MacX is an obsolete display server implementation supporting the X11 display server protocol that ran on System 7, Mac OS 8, and Mac OS 9.  It also ran under A/UX. Prior to X11R4 and the introduction of the PowerPC-based Power Macintosh, this server was developed internally by Apple Inc. for the Motorola 68000 based Macintoshes. MacX was initially developed within the Networking and Communications organization as one component of the Apple DEC Alliance suite of products, but later was moved to Apple's A/UX group since X11 was (and is) an important part of UNIX user interfaces. Versions supporting X11R4 and X11R5 were developed for Apple by a small team of engineers at AGE Logic, Inc., a San Diego, California company. AGE also OEMed the MacX software under the trade name XoftWare for Macintosh. Apple provided early versions of the Power Macintosh to AGE Logic, and the result was a binary that supported both the Power Macintosh as well as earlier, 68000-based systems.

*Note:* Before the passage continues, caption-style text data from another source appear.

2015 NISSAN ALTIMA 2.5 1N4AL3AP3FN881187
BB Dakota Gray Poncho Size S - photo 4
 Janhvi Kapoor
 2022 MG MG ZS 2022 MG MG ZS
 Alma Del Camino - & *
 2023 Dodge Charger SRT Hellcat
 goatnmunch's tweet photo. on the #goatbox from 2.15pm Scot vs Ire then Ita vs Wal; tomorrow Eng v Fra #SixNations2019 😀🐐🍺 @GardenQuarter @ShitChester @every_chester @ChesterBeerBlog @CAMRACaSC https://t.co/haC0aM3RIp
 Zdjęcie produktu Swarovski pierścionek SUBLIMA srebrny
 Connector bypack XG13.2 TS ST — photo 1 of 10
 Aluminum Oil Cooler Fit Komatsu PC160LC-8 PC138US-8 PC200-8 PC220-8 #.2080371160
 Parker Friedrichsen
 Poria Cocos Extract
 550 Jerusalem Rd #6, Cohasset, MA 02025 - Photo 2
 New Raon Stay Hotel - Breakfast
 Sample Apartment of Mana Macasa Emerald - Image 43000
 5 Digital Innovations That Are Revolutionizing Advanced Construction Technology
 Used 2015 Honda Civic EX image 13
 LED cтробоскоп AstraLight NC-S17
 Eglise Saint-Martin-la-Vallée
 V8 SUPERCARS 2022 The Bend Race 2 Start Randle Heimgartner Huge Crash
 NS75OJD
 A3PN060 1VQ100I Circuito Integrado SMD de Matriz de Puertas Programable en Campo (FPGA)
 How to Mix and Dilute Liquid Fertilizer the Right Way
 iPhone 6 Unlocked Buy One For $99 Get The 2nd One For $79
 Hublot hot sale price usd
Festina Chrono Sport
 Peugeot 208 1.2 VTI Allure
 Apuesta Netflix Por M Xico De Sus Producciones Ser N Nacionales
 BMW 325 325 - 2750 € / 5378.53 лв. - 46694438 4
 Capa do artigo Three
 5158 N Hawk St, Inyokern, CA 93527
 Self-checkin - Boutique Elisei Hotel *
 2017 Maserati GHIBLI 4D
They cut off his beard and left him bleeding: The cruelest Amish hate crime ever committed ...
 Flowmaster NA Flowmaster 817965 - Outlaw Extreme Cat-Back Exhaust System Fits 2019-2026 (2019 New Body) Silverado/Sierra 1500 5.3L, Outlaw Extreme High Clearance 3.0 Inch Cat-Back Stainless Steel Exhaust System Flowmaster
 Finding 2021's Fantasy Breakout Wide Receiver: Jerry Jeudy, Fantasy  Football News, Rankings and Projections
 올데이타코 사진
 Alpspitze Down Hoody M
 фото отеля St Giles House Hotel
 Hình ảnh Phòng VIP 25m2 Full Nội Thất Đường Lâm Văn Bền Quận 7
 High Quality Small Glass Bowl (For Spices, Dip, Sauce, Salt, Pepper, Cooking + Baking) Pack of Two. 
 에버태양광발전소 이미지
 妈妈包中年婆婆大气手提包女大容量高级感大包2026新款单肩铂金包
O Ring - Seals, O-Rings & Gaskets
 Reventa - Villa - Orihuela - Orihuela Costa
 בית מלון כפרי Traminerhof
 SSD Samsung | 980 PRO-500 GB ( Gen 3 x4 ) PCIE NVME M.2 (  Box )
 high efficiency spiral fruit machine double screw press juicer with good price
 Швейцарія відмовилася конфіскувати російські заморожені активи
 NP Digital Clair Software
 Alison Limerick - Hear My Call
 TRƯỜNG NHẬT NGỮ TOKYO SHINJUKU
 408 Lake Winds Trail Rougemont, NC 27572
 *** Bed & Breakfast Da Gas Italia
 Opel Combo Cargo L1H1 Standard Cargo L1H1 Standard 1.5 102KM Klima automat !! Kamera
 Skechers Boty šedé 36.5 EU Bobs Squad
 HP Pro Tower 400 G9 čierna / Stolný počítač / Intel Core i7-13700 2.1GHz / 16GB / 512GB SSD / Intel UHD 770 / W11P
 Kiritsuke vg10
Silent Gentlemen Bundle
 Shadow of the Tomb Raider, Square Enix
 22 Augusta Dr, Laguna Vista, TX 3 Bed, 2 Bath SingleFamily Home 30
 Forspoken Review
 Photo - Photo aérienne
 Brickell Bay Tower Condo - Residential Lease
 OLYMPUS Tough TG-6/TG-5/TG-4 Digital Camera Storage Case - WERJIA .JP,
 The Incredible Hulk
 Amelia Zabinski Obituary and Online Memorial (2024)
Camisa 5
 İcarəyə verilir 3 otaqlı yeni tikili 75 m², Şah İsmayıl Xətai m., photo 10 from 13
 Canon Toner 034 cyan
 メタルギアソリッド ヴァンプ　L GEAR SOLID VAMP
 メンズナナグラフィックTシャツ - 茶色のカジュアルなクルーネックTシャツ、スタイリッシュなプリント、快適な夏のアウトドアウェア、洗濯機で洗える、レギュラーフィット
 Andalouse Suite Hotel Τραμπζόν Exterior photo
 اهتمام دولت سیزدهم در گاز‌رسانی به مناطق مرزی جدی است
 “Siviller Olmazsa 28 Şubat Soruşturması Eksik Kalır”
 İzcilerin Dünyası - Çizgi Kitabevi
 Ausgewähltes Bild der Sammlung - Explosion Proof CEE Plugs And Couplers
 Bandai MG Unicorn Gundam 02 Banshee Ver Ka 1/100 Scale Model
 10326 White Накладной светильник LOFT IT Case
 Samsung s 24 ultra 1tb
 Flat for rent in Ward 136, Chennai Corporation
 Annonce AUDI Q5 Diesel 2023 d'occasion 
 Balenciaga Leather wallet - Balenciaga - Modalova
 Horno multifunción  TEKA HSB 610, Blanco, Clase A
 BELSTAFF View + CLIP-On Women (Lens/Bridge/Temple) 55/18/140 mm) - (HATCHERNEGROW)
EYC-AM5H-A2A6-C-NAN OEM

AGE Logic was later acquired by a Silicon Valley company named NetManage in the mid-1990s. NetManage was headquartered directly across the street from Apple in Cupertino, California. XoftWare for Macintosh was merged into NetManage's product offering for the Macintosh, which included a wide variety of standalone Internet desktop applications (e.g., telnet, archie search engine, gopher protocol, FTP), along with various software titles, mainly terminal emulators that were acquired by AGE Logic when it purchased Pacer Software earlier in the decade.

By 1998, Apple had discontinued MacX as it transitioned from the classic Mac OS to the Unix-like Mac OS X, which had ample support for X11 (earlier versions of Mac OS X did not directly support X11, but as of Mac OS X v10.3, X11.app has been made available directly from Apple). NetManage disbanded its Macintosh group earlier, around 1996, and as a result, discontinued support of XoftWare for Macintosh.